I seriously could scream.
There is no reason you can’t communicate with me.
Everything is a game.
It’s so exhausting.
You go 6 weeks without a peep.
We don’t hear a word from you and then there you are.
Expecting us to drop what we have planned, what we are doing, to accommodate your schedule.
I can only do so much.
If you don’t call or you don’t text for over 6 weeks I am no longer responsible for the fact that they don’t care what you do or when you will be back.
You did that.
At some point you have to acknowledge that this is just stupid.
We are going on 2 years.
New attorneys and talking like a robot so that nothing can be used against anyone.
Pathetic and it’s only hurting the kids.
You get to me.
Yes you do.
You get to me because you are so damn frustrating.
You have the life you want.
You have a new wonderful family and you drive around that nice truck we used my savings to buy you. You help take care of your children at your convenience.
You should be super happy.
So let everyone else be.
Just think as soon as you finish things here you can marry her and make that life official.
Exciting stuff right!?
SO DO IT!
Where we are right now is your fault.
I made some mistakes and I did some stupid stuff but where we are right now at this moment is ALL you.
ALL of it could have been avoided if you could have just done the things you were supposed to do.
I knew you would be an ass to me.
I don’t even care, it was worth it to get away from you.
To not have to deal with your immature, helpless, selfish, miserable self.
She can have that.
To disappear for over a month though and now tell me when and where they need to be.
Or I am depriving you?
Get over yourself.
Get over yourself, pull your head out of wherever it’s stuck and think about your kids.
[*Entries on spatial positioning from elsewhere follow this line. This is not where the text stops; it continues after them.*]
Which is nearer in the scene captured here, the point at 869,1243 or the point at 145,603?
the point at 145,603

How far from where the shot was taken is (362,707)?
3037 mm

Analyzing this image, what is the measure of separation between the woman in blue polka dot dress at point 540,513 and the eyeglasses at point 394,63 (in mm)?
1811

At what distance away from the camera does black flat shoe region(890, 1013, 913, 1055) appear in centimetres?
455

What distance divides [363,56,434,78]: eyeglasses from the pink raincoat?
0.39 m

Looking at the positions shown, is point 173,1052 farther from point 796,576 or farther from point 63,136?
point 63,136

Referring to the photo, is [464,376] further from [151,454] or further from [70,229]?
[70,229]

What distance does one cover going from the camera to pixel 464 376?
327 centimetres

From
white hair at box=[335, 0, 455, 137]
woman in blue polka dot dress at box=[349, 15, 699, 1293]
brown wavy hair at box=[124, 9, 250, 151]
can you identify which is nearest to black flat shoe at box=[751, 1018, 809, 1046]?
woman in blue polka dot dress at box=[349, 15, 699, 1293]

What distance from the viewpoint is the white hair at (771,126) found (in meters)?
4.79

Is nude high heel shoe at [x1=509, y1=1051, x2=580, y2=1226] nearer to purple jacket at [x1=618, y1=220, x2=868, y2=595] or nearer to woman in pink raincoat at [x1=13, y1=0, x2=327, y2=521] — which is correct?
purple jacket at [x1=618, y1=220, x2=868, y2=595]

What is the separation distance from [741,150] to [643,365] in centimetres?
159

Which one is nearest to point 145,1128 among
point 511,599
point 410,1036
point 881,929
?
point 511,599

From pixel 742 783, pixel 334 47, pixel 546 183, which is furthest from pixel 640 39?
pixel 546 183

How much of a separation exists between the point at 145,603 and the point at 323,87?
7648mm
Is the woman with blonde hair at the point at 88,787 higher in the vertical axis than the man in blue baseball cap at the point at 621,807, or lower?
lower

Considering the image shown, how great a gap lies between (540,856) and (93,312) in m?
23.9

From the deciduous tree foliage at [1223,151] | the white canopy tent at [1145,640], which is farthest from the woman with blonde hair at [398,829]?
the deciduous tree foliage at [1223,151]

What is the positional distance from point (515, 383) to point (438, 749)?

Think about how they feel not hearing from you for 6 weeks.
Not even a text.
Not even a how are you guys doing?
Would you want to go hang out with you after that?
There are 2 people in your family that make an effort with the kids.
You wonder why they don’t want to do things?
It takes every ounce of self-control I have to tell those kids that you love them and miss them.
Every teeny tiny ounce of control I have.
I don’t say a negative word, not one.
It takes all I have to bite my tongue but I do because it isn’t their fault I chose an ass.
You don’t deserve them anymore.
I want the boys here by 10am.
You have a daughter too you loser and last I checked this wasn’t the You Show.